Anos mais tarde, foi a vez dela. Um acidente de carro numa estrada sinuosa perto de Sintra. Cheguei ao hospital e ela já estava a ir-se. Os seus olhos, que eu amava desde que éramos crianças a correr pelas vinhas, estavam turvos de dor.
Ela agarrou a minha mão, uma força surpreendente no seu corpo frágil.
"Diogo," a sua voz era um sussurro. "Se eu tivesse um último desejo... seria nunca me ter casado contigo. Assim... eu e o Lucas poderíamos ter sido felizes."
Essas foram as suas últimas palavras.
O meu mundo acabou ali. Vivi o resto dos meus dias como um fantasma, assombrado pela sua memória e pelo seu ódio.
Agora, velho e doente, estou no Cabo da Roca.
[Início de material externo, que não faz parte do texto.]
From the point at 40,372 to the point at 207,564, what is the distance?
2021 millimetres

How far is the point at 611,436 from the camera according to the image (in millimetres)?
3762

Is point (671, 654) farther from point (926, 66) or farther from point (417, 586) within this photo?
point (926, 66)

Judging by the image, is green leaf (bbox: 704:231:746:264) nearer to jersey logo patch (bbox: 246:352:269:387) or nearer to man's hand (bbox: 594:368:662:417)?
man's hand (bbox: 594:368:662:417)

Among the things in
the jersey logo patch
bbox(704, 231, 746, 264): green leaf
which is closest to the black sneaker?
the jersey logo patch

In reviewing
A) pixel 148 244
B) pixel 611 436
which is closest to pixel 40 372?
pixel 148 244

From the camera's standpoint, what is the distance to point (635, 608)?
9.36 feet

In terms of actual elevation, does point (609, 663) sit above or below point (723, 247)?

O ponto mais ocidental da Europa, onde a terra acaba e o mar começa. O vento chicoteia o meu rosto, frio como o túmulo que me espera.
Fecho os olhos e faço um desejo desesperado, um grito silencioso para qualquer deus que possa ouvir.
"Dêem-me uma segunda oportunidade. Não para mim. Para ela. Deixem-me fazê-la feliz."
Uma escuridão engole-me.
Depois, luz.
Abro os olhos. Não estou no penhasco ventoso, mas num quarto luxuoso. O cheiro a lírios e a champanhe barato enche o ar. Reconheço o quarto. É a suíte nupcial do hotel Ritz, em Lisboa.
A noite do meu casamento com a Sofia.
Olho para as minhas mãos. São jovens. Fortes. O meu corpo não dói.
Olho para a cama. Sofia está lá, deitada de costas, o seu vestido de noiva amarrotado debaixo dela. Está bêbada, a murmurar no seu sono.
"Lucas... Lucas, não me deixes..."
A dor é tão aguda e familiar que quase me sufoca. É real. Estou de volta.
Uma missão clara forma-se na minha mente, uma condição para esta segunda vida. Tenho de cumprir os três desejos não ditos dela, os três maiores arrependimentos que a atormentaram na nossa primeira vida.
Primeiro: anular este casamento.
Segundo: desafiar a vontade do pai dela, que a forçou a casar comigo.
Terceiro: garantir a felicidade de Lucas.
O amor dela por ele era uma ilusão, uma confusão de proteção e dever que ele manipulou. Eu via isso. Mas ela não. Naquela vida, a sua cegueira levou-os a todos à ruína.
Nesta vida, vou dar-lhe o que ela pensa que quer. Vou libertá-la. Mesmo que isso signifique a minha própria solidão eterna.
Ela agita-se, ainda a chamar por ele.
"Lucas, por favor... diz que me amas."
Uma ideia fria e terrível toma forma. Puxo de uma caneta e dos papéis do divórcio que o meu advogado preparou como uma contingência desesperada na altura. Ajoelho-me ao lado da cama.
Aproximo a minha boca do seu ouvido e, com a voz mais suave e manipuladora que consigo, imito a voz de Lucas.
"Sofia, meu amor. Claro que te amo. Mas ele está no nosso caminho. Assina isto. Prova que és só minha. Mostra que este casamento não significa nada."
Os olhos dela abrem-se ligeiramente, sem me verem de verdade. Ela sorri, um sorriso bêbado e feliz.
"Qualquer coisa por ti, Lucas."
Ela pega na caneta e rabisca a sua assinatura no papel. Depois, adormece novamente, com um sorriso nos lábios.
Guardo os papéis. O meu coração está a ser esmagado. Mas a minha decisão está tomada.
Nesta vida, Sofia Carvalho, tu serás feliz.